Potrei scrivere un saggio di quattrocento pagine su Succession, sulla sua importanza per la tv e soprattutto per la società di oggi, americana e non solo. Qui mi limitiamo a dire che ogni grande serie tv americana è, prima di tutto, una serie sugli Stati Uniti d’America e sulla violenza alla base della loro origine. È stato così per The Sopranos, Deadwood, Madmen, The Wire, Breaking Bad ed è così anche per Succession, l’unica vera serie tv di questi ultimi anni, quelli post golden-age, meritevole di aspirare a un ruolo tra i must watch di tutti i tempi. La spietatezza del mondo di Succession è la spietatezza del sistema capitalista inventato ed esportato ovunque dagli Stati Uniti d’America. Nei rapporti cinici all’inverosimile tra i membri della famiglia Roy, nella filosofia di vita del patriarca Logan Roy – un uomo che per denaro farebbe letteralmente qualsiasi cosa – non troviamo altro che il funzionamento profondo della società americana, una società figlia dell’oppressione perpetrata prima verso i nativi americani, poi verso i neri resi schiavi, poi verso i lavoratori europei chiamati a costruire le loro metropoli. Guardare Succession è il modo migliore per capire gli Stati Uniti, e di riflesso, il mondo in cui viviamo oggi.
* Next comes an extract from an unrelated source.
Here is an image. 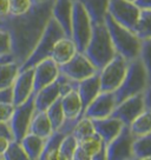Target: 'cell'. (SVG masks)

A livello più tecnico, un esercizio eccezionale di capacità attoriale unito a una sceneggiatura totalmente al servizio dei personaggi, al punto che a livello metodologico gli attori avevano facoltà di improvvisare sul set qualora sentissero che i dialoghi non rappresentassero appieno la motivazione profonda dei personaggi (un unicum nella catena di montaggio iper-specializzata che sono oggi le produzioni seriali americane). Vista la crisi finanziaria di Hbo, c’è da chiedersi se mai vedremo un’altra serie del genere: nel frattempo, è bene guardare e riguardare uno dei migliori drammi dal sapore shakespeariano mai prodotti prima.